Additionally, page faults may be also caused by code bugs or by maliciously
crafted addresses that the CPU is instructed to access. A thread of a process
could use instructions to address (non-shared) memory which does not belong to
its own address space, or could try to execute an instruction that want to write
to a read-only location.
If the above-mentioned conditions happen in user-space, the kernel sends a
`Segmentation Fault` (SIGSEGV) signal to the current thread. That signal usually
causes the termination of the thread and of the process it belongs to.
This document is going to simplify and show an high altitude view of how the
Linux kernel handles these page faults, creates tables and tables' entries,
check if memory is present and, if not, requests to load data from persistent
storage or from other devices, and updates the MMU and its caches.
The first steps are architecture dependent. Most architectures jump to
`do_page_fault()`, whereas the x86 interrupt handler is defined by the
`DEFINE_IDTENTRY_RAW_ERRORCODE()` macro which calls `handle_page_fault()`.
Whatever the routes, all architectures end up to the invocation of
`handle_mm_fault()` which, in turn, (likely) ends up calling
`__handle_mm_fault()` to carry out the actual work of allocating the page
tables.
The unfortunate case of not being able to call `__handle_mm_fault()` means
that the virtual address is pointing to areas of physical memory which are not
permitted to be accessed (at least from the current context). This
condition resolves to the kernel sending the above-mentioned SIGSEGV signal
to the process and leads to the consequences already explained.
`__handle_mm_fault()` carries out its work by calling several functions to
find the entry's offsets of the upper layers of the page tables and allocate
the tables that it may need.
The functions that look for the offset have names like `*_offset()`, where the
"*" is for pgd, p4d, pud, pmd, pte; instead the functions to allocate the
corresponding tables, layer by layer, are called `*_alloc`, using the
above-mentioned convention to name them after the corresponding types of tables
in the hierarchy.
The page table walk may end at one of the middle or upper layers (PMD, PUD).
Linux supports larger page sizes than the usual 4KB (i.e., the so called
`huge pages`). When using these kinds of larger pages, higher level pages can
directly map them, with no need to use lower level page entries (PTE). Huge
pages contain large contiguous physical regions that usually span from 2MB to
1GB. They are respectively mapped by the PMD and PUD page entries.
The huge pages bring with them several benefits like reduced TLB pressure,
reduced page table overhead, memory allocation efficiency, and performance
improvement for certain workloads. However, these benefits come with
trade-offs, like wasted memory and allocation challenges.

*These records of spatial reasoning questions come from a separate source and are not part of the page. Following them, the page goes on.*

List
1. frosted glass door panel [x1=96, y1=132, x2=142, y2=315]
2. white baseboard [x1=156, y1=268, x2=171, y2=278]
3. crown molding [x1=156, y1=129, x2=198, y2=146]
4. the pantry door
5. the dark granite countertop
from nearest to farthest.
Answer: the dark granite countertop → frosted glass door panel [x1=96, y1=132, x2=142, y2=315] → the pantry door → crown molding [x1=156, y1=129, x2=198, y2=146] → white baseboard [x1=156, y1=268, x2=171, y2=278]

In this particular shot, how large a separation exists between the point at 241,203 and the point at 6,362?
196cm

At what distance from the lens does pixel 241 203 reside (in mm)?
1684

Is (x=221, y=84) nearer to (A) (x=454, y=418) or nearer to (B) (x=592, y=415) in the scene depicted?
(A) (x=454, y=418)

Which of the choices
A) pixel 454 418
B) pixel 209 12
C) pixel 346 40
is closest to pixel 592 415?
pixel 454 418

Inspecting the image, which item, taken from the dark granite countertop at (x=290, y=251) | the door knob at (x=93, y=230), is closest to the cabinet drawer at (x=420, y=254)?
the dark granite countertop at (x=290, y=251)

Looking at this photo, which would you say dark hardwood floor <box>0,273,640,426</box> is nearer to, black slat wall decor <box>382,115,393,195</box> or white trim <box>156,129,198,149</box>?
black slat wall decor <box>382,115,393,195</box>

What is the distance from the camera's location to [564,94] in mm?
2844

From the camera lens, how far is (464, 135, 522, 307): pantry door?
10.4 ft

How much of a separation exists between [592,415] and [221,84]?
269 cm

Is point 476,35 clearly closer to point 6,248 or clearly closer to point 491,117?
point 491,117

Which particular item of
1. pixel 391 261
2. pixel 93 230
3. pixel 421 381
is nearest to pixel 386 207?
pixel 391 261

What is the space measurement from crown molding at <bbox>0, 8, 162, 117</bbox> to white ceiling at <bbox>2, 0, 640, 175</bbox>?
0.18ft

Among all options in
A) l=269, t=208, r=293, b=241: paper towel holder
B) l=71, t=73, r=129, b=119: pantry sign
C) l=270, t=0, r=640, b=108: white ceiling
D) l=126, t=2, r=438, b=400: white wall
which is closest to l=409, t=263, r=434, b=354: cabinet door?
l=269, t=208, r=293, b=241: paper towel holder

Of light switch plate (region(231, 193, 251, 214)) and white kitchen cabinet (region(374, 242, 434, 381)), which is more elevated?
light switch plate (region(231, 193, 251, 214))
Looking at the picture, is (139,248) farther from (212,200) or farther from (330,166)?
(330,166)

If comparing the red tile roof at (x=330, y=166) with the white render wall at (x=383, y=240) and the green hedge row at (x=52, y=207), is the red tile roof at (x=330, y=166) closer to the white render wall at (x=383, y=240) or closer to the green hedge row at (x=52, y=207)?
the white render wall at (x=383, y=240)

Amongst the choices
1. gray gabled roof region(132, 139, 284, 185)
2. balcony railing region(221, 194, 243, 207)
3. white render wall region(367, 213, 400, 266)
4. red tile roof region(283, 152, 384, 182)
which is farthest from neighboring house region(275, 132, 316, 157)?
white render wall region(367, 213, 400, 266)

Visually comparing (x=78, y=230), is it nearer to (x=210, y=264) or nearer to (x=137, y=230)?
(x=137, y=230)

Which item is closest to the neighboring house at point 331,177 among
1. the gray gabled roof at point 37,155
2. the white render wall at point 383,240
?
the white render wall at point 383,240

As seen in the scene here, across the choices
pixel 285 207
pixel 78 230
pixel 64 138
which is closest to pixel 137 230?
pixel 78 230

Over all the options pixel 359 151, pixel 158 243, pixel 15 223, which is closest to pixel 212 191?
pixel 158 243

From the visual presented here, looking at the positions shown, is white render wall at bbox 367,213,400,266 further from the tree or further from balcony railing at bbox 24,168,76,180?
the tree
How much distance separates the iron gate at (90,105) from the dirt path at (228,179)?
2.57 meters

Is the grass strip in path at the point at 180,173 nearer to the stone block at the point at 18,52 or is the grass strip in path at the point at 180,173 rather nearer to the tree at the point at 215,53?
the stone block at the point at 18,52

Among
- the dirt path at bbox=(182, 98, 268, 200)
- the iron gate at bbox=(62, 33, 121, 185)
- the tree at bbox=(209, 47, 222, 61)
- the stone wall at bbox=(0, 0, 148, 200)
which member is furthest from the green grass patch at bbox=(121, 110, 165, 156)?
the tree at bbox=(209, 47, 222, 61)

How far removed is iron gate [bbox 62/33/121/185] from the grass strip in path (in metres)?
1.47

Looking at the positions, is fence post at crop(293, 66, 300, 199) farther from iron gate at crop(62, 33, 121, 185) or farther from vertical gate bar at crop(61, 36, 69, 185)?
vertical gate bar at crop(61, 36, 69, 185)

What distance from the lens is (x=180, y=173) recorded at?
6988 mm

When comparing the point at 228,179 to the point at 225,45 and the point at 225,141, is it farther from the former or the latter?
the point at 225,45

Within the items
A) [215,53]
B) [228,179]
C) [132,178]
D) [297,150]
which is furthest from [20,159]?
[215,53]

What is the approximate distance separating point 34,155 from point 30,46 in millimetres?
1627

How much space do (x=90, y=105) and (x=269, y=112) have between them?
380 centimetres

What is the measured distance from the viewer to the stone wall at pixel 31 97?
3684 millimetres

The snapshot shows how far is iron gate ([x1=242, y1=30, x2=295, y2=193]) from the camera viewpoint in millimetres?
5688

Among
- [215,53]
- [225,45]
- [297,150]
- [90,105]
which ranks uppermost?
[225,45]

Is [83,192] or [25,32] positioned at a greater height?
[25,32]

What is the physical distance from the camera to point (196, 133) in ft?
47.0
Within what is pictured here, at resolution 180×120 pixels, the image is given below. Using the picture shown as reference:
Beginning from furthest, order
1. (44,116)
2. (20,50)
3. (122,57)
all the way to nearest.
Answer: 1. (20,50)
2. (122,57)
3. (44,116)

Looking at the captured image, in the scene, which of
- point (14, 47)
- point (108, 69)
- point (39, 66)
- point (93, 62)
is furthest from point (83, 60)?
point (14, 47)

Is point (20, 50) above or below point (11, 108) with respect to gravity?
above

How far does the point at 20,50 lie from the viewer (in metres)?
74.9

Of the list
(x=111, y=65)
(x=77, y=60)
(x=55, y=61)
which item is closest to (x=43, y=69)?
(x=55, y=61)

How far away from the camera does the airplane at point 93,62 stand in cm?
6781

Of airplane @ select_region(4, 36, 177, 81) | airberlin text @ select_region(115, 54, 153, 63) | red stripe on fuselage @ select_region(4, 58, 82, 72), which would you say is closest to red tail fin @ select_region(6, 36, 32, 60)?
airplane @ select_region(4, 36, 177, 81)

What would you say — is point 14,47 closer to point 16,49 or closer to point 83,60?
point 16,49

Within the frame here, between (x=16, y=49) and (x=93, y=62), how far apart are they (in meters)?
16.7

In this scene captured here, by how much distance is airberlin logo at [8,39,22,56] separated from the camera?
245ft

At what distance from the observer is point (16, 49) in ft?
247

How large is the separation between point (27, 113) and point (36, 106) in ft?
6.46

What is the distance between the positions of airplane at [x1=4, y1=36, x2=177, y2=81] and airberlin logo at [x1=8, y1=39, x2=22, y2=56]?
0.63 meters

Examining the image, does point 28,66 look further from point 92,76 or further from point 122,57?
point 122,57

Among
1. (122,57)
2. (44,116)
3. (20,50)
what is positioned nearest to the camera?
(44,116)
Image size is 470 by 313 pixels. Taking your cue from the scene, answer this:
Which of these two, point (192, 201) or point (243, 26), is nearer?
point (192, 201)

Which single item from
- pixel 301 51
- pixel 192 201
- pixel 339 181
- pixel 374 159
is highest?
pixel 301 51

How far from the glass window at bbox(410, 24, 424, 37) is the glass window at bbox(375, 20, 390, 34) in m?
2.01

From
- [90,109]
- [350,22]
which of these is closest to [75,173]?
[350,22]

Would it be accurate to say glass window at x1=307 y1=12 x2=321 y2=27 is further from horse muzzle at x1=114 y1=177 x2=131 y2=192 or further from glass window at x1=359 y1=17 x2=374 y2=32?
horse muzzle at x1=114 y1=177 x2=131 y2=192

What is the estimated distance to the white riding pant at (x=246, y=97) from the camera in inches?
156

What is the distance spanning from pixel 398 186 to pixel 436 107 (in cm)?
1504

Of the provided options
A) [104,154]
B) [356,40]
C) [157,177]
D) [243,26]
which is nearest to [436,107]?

At the very end of the walk with allocations, if it didn't return errors,
`__handle_mm_fault()` finally calls `handle_pte_fault()`, which via `do_fault()`
performs one of `do_read_fault()`, `do_cow_fault()`, `do_shared_fault()`.
"read", "cow", "shared" give hints about the reasons and the kind of fault it's
handling.
The actual implementation of the workflow is very complex. Its design allows
Linux to handle page faults in a way that is tailored to the specific
characteristics of each architecture, while still sharing a common overall
structure.
To conclude this high altitude view of how Linux handles page faults, let's
add that the page faults handler can be disabled and enabled respectively with
`pagefault_disable()` and `pagefault_enable()`.
Several code path make use of the latter two functions because they need to
disable traps into the page faults handler, mostly to prevent deadlocks.